The operation was clearly an electoral strategy, political scientist Vittorio E. Parsi writes in Avvenire:

“This is not about the fight against terrorism or about the international civil society, and it's certainly not about public opinion in the Muslim world. ... Trump is talking to 'his' clan for reasons of pure electoral tactics, to strengthen inner cohesion by pointing to an enemy. The death of a defender of violent Islamist radicalism is being used to unite people behind a (neo-)conservative radicalism that winks at White supremacy and evokes the principle of wall against wall ... Since this is the goal, and the recipients of the message are his potential voters, offending the sensibilities of a few hundred million Muslims in the world is worthwhile.”

Gazeta Wyborcza (PL) /

The inventor of just-do-it terrorism

Gazeta Wyborcza explains why IS terrorism will continue even after Baghdadi's death:

“Baghdadi invented 'Nike-style terrorism' according to the motto 'Just do it!' In his videos he repeatedly called on his people to act quickly and locally. Instead of making plans and gathering money for big bombs for years on end, they were told to build small bombs, reach for their weapons or hijack a lorry and drive into into crowds of people. In this way he considerably increased the scope of IS terrorism: any madman, even those at the other end of the world, can take up arms in his name.”

The Independent (GB) /

Terrorists have a new martyr

The Independent is not at all happy about the terrorist leader's death:

“We could have set a new example to the world demonstrating our superior, civilised standards. Instead, now the armed jihadists have another martyr. The point is: The Islamists are not going to disappear or give up just because Baghdadi is gone. Indeed the very same vainglorious Donald Trump who took obscene personal credit for his death has put Isis back in business by his withdrawal of American forces from Syria.”

Tages-Anzeiger (CH) /

The ideology lives on

It wasn't the leader who mobilised the IS's followers, the Tages-Anzeiger explains:

“Abu Bakr al-Baghdadi was never a charismatic leader. In stark contrast to the highly professional propaganda of the terrorist organisation, cleverly adjusted to the viewing habits of the smartphone generation, the IS leader projected an extremely brittle image. Baghdadi may have led the IS, but what fascinated its followers on every continent was never its leader but rather the idea of a new caliphate taking shape in the present, and not in a distant future. This idea, against which the Muslim authorities who are obedient to their leaders had so little to offer, remains intact.”

Večernji list (HR) /

Only education and tolerance can defeat hatred

Večernji list also believes the IS terrorist network won't disappear with its leader:

“The death of the terrorist Abu Bakr al-Baghdadi raises the question of whether his work, the so-called Islamic State or caliphate which he proclaimed in 2014, will continue to exist without him. ... Al-Qaeda remained active even after the death of Osama bin Laden. Some movements can survive the death of their founder because of their ideas and ideologies. The ideology behind al-Qaeda and the IS was hatred of Christians and all followers of other faiths. An ideology of hatred is defeated through education, tolerance, and love for one's neighbour.”

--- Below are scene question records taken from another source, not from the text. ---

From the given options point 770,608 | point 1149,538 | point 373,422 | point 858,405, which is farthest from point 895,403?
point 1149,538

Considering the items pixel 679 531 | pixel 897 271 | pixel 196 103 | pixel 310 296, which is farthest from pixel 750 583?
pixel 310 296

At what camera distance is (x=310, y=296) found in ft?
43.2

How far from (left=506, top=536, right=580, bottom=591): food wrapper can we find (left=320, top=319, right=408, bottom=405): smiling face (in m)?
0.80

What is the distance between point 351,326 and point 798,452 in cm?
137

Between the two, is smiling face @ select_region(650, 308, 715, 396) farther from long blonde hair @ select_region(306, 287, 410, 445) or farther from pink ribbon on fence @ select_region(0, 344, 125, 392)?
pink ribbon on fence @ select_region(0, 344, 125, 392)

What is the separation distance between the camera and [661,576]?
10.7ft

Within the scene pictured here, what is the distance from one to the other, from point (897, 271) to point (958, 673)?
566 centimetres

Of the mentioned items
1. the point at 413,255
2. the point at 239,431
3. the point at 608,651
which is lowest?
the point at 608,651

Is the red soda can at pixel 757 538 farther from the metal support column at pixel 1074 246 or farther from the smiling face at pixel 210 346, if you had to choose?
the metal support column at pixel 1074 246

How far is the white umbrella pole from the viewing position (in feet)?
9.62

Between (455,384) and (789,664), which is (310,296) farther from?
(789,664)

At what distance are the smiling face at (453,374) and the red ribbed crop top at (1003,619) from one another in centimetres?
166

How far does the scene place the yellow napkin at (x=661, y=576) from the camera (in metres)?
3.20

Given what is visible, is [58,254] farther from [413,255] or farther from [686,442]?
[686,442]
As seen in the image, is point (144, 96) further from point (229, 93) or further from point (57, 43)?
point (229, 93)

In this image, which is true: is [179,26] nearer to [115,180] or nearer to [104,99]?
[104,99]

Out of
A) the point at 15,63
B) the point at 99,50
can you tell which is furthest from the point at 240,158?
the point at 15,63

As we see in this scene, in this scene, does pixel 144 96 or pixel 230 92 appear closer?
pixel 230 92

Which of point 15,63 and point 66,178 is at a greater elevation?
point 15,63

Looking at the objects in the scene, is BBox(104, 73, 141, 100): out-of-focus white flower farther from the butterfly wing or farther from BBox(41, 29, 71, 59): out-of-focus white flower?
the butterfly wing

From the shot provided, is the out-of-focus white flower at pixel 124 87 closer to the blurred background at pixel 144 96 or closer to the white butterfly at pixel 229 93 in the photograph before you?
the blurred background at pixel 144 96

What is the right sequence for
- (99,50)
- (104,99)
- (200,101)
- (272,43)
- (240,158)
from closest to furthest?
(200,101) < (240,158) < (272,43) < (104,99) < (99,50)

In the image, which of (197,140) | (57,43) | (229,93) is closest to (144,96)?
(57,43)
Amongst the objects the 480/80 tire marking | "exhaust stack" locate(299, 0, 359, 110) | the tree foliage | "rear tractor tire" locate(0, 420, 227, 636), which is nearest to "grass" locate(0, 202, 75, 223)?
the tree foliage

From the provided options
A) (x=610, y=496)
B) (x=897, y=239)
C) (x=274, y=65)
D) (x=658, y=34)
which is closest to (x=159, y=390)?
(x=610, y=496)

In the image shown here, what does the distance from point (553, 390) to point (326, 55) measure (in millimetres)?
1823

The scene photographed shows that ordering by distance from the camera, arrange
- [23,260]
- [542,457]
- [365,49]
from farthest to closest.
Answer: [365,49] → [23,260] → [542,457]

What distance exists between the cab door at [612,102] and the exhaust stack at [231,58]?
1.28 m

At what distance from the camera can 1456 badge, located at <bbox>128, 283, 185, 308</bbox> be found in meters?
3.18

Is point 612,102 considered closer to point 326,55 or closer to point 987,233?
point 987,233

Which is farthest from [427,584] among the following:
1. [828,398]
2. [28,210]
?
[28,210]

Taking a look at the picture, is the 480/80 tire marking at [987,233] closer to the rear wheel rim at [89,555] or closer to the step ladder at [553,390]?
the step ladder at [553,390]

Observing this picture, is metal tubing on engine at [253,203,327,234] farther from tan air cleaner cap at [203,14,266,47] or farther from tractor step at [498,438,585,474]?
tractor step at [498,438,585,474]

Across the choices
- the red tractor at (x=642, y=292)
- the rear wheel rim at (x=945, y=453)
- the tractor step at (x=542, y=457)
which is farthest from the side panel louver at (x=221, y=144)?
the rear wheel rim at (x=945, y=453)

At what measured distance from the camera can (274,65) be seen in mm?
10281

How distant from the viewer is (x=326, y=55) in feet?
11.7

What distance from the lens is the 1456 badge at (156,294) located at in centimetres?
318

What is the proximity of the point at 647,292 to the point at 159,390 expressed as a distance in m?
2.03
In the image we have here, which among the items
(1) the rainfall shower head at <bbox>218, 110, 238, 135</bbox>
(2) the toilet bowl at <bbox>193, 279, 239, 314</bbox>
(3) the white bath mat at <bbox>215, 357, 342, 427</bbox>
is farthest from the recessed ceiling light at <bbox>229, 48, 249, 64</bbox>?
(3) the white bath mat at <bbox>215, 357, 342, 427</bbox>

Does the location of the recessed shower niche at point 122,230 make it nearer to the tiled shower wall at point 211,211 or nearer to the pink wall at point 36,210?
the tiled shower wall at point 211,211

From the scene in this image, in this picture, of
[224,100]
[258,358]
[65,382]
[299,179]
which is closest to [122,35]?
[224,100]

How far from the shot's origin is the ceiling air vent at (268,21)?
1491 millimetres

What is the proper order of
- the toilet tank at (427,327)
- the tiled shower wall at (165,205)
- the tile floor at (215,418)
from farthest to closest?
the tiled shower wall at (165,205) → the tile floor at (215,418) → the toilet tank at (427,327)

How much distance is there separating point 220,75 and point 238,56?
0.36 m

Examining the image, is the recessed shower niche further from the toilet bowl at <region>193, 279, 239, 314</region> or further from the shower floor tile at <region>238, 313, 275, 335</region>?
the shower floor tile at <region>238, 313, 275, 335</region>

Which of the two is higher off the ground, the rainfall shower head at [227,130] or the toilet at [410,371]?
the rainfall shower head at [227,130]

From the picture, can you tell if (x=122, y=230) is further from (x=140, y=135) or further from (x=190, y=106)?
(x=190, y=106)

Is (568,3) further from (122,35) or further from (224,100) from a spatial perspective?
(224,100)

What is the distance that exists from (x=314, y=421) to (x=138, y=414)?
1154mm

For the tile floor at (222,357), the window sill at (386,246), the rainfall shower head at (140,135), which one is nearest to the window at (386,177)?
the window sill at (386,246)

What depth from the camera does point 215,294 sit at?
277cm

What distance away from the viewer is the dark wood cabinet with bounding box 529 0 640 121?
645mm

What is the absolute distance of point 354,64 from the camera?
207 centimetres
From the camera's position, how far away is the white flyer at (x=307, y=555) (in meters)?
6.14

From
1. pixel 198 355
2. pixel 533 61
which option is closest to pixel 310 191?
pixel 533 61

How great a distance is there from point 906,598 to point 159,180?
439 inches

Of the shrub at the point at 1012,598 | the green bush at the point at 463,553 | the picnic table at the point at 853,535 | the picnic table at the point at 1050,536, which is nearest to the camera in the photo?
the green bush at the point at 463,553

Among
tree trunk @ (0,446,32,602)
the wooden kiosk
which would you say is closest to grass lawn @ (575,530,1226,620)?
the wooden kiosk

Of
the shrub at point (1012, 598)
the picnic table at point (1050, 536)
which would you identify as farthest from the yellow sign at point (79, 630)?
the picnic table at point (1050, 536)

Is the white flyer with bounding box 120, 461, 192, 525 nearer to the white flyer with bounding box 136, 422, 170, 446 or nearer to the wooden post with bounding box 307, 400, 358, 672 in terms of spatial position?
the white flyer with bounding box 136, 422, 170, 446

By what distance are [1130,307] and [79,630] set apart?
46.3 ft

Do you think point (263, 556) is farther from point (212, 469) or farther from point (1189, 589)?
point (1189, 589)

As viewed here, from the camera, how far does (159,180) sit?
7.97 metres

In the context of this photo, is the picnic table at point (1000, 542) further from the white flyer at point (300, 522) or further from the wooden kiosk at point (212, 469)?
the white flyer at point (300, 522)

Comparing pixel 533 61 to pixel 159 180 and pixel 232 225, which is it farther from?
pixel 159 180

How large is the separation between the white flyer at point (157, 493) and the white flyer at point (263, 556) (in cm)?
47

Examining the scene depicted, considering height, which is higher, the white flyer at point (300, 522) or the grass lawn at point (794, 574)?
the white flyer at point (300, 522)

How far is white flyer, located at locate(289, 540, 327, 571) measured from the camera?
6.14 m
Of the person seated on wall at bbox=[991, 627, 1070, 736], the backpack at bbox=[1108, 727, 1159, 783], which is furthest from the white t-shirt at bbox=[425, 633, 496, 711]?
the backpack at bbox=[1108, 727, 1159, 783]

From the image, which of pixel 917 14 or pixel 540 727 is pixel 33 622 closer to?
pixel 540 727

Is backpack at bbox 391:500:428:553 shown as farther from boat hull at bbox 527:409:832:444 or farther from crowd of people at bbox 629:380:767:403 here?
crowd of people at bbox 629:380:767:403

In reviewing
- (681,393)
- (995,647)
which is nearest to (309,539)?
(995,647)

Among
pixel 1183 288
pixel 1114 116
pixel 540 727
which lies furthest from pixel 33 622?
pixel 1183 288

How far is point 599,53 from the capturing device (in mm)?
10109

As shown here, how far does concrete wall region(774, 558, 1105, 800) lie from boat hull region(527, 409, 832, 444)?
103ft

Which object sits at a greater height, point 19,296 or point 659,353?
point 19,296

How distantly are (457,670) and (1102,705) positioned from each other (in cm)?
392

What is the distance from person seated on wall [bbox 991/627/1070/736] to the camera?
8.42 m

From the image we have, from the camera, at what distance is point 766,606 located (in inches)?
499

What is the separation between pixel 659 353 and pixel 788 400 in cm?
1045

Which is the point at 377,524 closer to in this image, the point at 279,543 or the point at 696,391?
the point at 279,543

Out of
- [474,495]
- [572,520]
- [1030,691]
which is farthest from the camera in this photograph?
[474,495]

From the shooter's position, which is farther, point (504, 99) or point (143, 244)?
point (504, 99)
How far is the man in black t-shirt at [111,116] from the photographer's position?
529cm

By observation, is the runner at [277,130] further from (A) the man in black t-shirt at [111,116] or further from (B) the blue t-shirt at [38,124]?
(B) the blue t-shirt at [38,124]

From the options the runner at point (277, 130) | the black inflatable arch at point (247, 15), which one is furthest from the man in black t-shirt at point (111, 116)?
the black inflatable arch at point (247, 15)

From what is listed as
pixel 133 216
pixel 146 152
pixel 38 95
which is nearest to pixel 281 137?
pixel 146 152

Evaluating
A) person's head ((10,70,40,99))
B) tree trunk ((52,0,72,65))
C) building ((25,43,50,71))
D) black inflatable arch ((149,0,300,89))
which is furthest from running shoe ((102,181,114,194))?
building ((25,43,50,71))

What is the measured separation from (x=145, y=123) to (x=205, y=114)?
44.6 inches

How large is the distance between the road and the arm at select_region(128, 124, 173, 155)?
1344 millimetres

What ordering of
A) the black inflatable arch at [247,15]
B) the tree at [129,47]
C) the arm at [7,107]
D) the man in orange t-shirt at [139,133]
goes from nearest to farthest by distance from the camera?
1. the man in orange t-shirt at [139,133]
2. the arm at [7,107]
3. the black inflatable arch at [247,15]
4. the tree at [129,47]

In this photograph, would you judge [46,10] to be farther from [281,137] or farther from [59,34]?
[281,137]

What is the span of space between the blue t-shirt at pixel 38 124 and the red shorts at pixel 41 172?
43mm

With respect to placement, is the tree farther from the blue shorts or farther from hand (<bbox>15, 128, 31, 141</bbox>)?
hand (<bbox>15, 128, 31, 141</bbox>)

Tygodnik Powszechny (PL) /

It was the Americans who made him a jihadist

Ibrahim al-Badri, as the terrorist leader was officially called, was radicalised by the US invasion of Iraq, Tygodnik Powszechny points out:

“The war that broke out in Iraq when the Americans arrived on the scene changed Ibrahim's life forever. The invasion shattered the army, police, courts, authorities and government of the toppled tyrant Saddam Hussein. From one day to the next half a million people, including soldiers, police officers and security staff, found themselves on the street. ... Ten months in the American prison Camp Bucca were his jihad academy. Behind bars he met officers from Saddam's army and jihadists who had come to Iraq to wage their holy war against the Americans.”